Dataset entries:

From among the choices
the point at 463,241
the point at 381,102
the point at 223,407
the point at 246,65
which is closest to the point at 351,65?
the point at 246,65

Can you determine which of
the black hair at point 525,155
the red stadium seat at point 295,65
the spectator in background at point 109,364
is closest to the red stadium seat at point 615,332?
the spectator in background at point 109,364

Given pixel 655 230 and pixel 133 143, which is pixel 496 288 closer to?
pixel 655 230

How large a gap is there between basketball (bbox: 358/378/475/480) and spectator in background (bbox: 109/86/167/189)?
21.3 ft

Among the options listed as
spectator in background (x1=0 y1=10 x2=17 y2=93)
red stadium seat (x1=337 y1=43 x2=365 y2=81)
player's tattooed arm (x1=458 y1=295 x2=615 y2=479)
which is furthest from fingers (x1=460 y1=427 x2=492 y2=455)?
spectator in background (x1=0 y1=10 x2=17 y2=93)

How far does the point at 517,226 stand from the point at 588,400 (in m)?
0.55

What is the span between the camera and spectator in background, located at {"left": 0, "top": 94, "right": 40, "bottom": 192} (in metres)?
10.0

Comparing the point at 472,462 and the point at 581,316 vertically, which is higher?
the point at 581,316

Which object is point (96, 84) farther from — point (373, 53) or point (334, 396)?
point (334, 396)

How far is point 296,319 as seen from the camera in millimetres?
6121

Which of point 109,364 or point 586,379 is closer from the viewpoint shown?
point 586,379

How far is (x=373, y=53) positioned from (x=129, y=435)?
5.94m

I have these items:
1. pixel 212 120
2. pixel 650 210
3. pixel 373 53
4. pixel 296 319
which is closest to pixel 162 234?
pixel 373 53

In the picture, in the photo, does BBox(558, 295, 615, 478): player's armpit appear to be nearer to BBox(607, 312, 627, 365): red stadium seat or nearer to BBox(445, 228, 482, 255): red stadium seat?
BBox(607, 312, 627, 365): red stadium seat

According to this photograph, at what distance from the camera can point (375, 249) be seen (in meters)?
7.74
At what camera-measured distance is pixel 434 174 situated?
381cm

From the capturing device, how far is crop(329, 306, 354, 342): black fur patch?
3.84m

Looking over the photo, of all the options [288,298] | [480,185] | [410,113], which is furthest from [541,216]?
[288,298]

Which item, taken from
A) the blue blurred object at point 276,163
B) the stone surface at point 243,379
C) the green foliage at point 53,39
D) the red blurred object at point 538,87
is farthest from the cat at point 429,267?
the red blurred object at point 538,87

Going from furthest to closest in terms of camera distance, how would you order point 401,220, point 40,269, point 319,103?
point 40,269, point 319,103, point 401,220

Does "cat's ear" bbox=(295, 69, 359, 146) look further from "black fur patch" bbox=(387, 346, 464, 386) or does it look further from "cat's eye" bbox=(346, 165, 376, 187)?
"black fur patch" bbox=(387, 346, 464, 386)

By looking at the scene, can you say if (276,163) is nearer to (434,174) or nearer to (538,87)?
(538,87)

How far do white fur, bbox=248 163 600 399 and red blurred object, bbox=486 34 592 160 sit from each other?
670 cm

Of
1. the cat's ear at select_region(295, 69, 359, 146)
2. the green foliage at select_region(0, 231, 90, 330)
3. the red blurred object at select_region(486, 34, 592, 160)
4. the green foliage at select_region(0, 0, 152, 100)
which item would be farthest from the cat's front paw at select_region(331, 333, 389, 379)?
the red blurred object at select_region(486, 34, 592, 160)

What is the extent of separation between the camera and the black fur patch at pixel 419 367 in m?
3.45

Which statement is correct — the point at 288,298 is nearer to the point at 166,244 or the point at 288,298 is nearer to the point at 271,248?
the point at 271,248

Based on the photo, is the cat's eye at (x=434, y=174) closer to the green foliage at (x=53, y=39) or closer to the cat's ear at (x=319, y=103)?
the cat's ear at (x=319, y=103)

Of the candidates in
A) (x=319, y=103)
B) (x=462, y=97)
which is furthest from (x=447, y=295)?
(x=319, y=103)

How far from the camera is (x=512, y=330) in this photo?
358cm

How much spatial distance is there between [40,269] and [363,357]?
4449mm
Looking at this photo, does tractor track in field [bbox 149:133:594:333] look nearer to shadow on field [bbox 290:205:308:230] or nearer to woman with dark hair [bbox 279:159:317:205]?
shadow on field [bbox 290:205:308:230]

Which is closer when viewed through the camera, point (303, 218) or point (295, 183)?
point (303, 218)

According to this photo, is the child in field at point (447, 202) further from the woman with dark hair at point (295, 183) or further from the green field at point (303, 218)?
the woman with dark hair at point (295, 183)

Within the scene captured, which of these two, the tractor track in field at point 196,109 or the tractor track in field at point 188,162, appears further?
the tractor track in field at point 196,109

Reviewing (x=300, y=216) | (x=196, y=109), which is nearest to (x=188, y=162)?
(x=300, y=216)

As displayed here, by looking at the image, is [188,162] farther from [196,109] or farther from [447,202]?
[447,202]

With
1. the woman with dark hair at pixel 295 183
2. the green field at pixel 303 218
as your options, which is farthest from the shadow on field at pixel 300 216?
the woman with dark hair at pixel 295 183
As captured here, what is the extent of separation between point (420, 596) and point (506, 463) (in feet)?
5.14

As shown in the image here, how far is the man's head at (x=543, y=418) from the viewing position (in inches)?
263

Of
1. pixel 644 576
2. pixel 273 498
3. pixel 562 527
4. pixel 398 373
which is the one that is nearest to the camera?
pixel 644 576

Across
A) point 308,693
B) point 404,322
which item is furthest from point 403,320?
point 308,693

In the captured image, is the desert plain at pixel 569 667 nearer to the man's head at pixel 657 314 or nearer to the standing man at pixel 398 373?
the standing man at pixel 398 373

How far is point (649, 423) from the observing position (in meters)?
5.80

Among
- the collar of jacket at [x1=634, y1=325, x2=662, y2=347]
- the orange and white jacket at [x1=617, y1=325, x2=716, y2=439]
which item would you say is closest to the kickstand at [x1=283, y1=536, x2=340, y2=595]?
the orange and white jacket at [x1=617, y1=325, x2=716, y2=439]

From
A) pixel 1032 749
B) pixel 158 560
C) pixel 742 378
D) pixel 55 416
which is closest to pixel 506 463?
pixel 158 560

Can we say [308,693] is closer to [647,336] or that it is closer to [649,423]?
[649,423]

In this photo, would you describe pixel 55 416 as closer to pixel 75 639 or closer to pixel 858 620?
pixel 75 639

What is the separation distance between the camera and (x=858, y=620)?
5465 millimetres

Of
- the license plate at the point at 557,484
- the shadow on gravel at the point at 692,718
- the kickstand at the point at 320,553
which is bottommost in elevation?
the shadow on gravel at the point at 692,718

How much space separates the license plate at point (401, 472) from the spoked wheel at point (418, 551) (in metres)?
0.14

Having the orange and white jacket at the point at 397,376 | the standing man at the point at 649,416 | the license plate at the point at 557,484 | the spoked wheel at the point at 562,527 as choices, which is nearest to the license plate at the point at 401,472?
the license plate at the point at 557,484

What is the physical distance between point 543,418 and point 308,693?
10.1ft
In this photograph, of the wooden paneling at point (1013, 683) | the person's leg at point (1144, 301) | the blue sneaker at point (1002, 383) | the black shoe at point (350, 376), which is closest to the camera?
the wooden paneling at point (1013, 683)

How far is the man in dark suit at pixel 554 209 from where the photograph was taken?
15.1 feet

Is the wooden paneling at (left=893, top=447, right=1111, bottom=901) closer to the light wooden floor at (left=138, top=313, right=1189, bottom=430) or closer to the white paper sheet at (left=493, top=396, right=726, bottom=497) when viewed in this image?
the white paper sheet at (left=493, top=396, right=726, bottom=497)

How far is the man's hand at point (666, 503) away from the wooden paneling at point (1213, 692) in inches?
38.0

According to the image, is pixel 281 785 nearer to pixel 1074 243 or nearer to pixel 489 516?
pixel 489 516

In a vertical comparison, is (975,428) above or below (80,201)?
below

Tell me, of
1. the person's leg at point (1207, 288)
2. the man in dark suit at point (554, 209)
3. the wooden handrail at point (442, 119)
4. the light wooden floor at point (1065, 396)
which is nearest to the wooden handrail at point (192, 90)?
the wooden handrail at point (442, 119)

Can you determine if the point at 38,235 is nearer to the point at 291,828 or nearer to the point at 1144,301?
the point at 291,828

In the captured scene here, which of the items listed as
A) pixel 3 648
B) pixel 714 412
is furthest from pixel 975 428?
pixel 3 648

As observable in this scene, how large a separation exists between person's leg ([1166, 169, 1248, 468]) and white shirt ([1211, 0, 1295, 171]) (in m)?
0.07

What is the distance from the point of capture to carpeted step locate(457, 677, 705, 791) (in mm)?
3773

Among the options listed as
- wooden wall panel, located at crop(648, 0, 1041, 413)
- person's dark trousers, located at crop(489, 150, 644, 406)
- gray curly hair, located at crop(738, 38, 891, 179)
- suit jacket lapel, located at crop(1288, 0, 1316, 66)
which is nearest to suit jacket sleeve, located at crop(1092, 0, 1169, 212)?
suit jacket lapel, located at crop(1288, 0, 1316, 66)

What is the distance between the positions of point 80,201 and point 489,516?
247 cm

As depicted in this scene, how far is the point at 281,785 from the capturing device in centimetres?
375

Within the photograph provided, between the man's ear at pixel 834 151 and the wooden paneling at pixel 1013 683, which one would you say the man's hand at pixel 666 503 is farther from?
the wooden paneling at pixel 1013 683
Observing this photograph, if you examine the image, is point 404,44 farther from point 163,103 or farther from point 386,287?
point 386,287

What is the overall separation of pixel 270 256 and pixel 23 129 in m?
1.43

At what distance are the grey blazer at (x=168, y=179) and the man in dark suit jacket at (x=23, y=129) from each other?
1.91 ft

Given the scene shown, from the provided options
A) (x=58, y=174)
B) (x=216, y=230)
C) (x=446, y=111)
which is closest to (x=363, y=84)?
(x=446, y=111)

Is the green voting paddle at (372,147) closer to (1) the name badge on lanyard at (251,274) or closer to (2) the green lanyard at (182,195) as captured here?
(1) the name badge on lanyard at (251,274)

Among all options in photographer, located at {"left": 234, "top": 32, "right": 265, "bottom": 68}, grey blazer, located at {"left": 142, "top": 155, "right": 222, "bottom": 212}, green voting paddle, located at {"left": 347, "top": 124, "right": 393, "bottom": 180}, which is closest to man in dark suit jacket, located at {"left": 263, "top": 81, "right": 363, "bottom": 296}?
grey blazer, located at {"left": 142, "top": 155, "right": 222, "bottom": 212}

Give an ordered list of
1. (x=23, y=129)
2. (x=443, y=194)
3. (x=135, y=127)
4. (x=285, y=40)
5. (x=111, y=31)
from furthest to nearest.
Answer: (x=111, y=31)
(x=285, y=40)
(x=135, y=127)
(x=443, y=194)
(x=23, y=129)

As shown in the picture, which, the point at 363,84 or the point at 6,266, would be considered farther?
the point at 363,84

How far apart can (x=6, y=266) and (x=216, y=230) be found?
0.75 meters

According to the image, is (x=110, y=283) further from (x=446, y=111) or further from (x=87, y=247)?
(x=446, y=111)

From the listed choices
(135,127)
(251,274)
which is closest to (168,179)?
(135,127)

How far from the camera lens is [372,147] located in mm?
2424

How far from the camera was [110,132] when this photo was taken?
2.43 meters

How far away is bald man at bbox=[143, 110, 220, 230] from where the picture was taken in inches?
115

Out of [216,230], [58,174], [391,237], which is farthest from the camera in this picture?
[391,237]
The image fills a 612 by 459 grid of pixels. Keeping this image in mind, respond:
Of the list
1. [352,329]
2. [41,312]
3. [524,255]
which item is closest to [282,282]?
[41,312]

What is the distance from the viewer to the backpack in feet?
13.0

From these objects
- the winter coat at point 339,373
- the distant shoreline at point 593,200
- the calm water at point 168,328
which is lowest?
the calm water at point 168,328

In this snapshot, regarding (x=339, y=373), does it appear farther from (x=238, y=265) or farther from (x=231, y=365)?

(TASK): Repeat the lines from the one containing "How far from the camera was" through the end of the listing, exactly and without any other lines; both ends are included.

(ANSWER TO THE EXERCISE):
How far from the camera was [110,132] when this photo was taken?
2.43 meters

How far away is bald man at bbox=[143, 110, 220, 230] from where the picture was taken in inches?
115

Out of [216,230], [58,174], [391,237], which is farthest from the camera in this picture?
[391,237]
The image fills a 612 by 459 grid of pixels. Keeping this image in mind, respond:
Of the list
1. [352,329]
2. [41,312]
3. [524,255]
which item is closest to [282,282]?
[41,312]

What is the distance from the viewer to the backpack in feet?
13.0

From these objects
- the winter coat at point 339,373
- the distant shoreline at point 593,200
- the calm water at point 168,328
which is lowest?
the calm water at point 168,328

In this snapshot, regarding (x=339, y=373), does it appear farther from (x=238, y=265) or farther from (x=231, y=365)?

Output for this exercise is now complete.